━━━ LISTED RECORDS

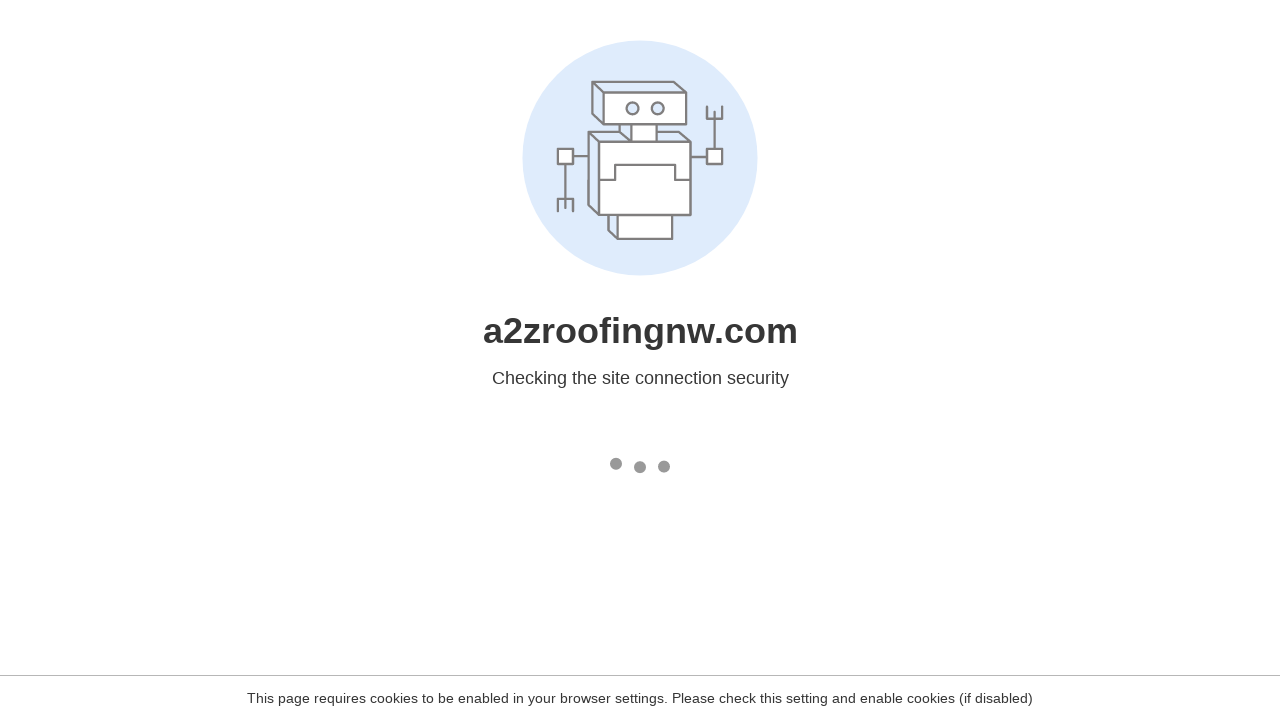

--- FILE ---
content_type: text/html
request_url: http://a2zroofingnw.com/p=Q842417
body_size: 180
content:
<html><head><link rel="icon" href="data:;"><meta http-equiv="refresh" content="0;/.well-known/sgcaptcha/?r=%2Fp%3DQ842417&y=ipc:18.224.215.225:1768855435.737"></meta></head></html>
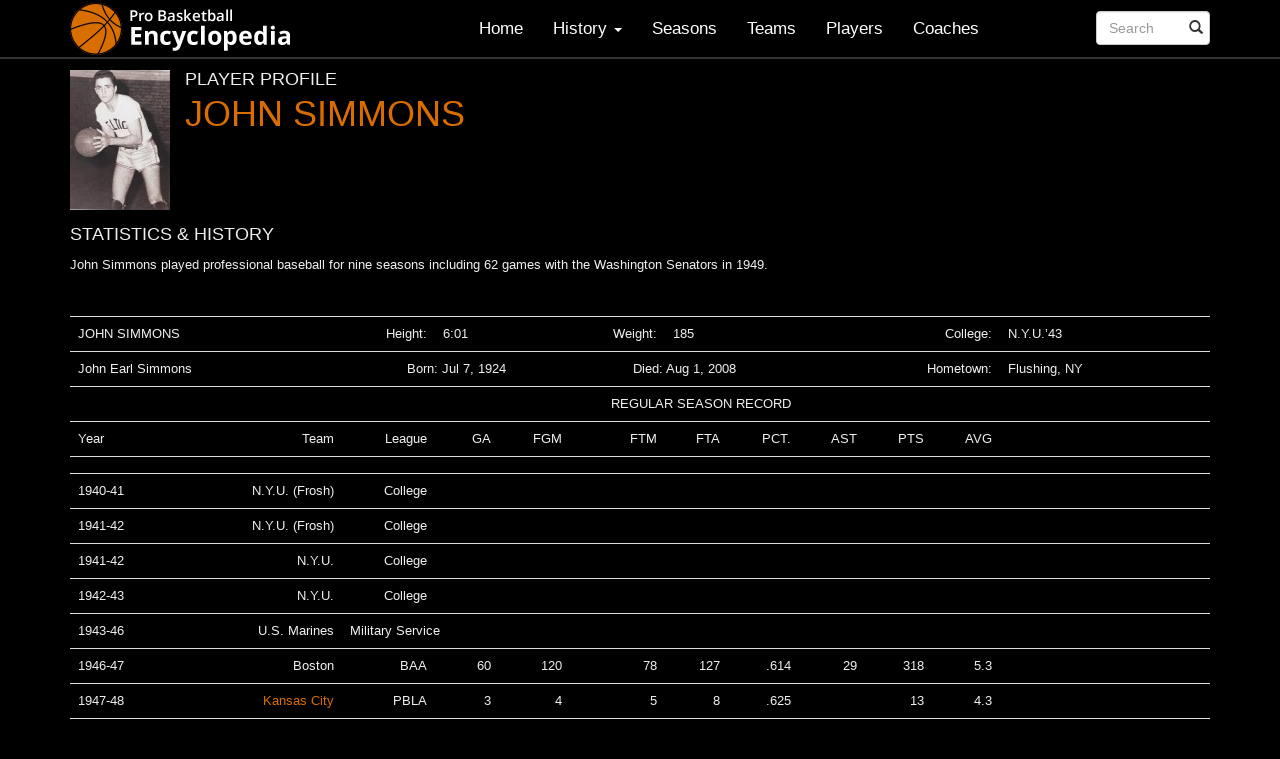

--- FILE ---
content_type: text/html; charset=utf-8
request_url: https://www.google.com/recaptcha/api2/aframe
body_size: 262
content:
<!DOCTYPE HTML><html><head><meta http-equiv="content-type" content="text/html; charset=UTF-8"></head><body><script nonce="er-7AMdf0G5h8eeng_rJXg">/** Anti-fraud and anti-abuse applications only. See google.com/recaptcha */ try{var clients={'sodar':'https://pagead2.googlesyndication.com/pagead/sodar?'};window.addEventListener("message",function(a){try{if(a.source===window.parent){var b=JSON.parse(a.data);var c=clients[b['id']];if(c){var d=document.createElement('img');d.src=c+b['params']+'&rc='+(localStorage.getItem("rc::a")?sessionStorage.getItem("rc::b"):"");window.document.body.appendChild(d);sessionStorage.setItem("rc::e",parseInt(sessionStorage.getItem("rc::e")||0)+1);localStorage.setItem("rc::h",'1768806554065');}}}catch(b){}});window.parent.postMessage("_grecaptcha_ready", "*");}catch(b){}</script></body></html>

━━━━━━

- **EXERCISE DETAILS**: Copy out all of the data word for word. Do not carry over any picture.

- **TASK SOLUTION**:
--- FILE ---
content_type: text/html
request_url: http://a2zroofingnw.com/p=Q842417
body_size: 180
content:
<html><head><link rel="icon" href="data:;"><meta http-equiv="refresh" content="0;/.well-known/sgcaptcha/?r=%2Fp%3DQ842417&y=ipc:18.224.215.225:1768855435.737"></meta></head></html>

--- FILE ---
content_type: text/html; charset=utf-8
request_url: https://www.google.com/recaptcha/api2/aframe
body_size: 262
content:
<!DOCTYPE HTML><html><head><meta http-equiv="content-type" content="text/html; charset=UTF-8"></head><body><script nonce="er-7AMdf0G5h8eeng_rJXg">/** Anti-fraud and anti-abuse applications only. See google.com/recaptcha */ try{var clients={'sodar':'https://pagead2.googlesyndication.com/pagead/sodar?'};window.addEventListener("message",function(a){try{if(a.source===window.parent){var b=JSON.parse(a.data);var c=clients[b['id']];if(c){var d=document.createElement('img');d.src=c+b['params']+'&rc='+(localStorage.getItem("rc::a")?sessionStorage.getItem("rc::b"):"");window.document.body.appendChild(d);sessionStorage.setItem("rc::e",parseInt(sessionStorage.getItem("rc::e")||0)+1);localStorage.setItem("rc::h",'1768806554065');}}}catch(b){}});window.parent.postMessage("_grecaptcha_ready", "*");}catch(b){}</script></body></html>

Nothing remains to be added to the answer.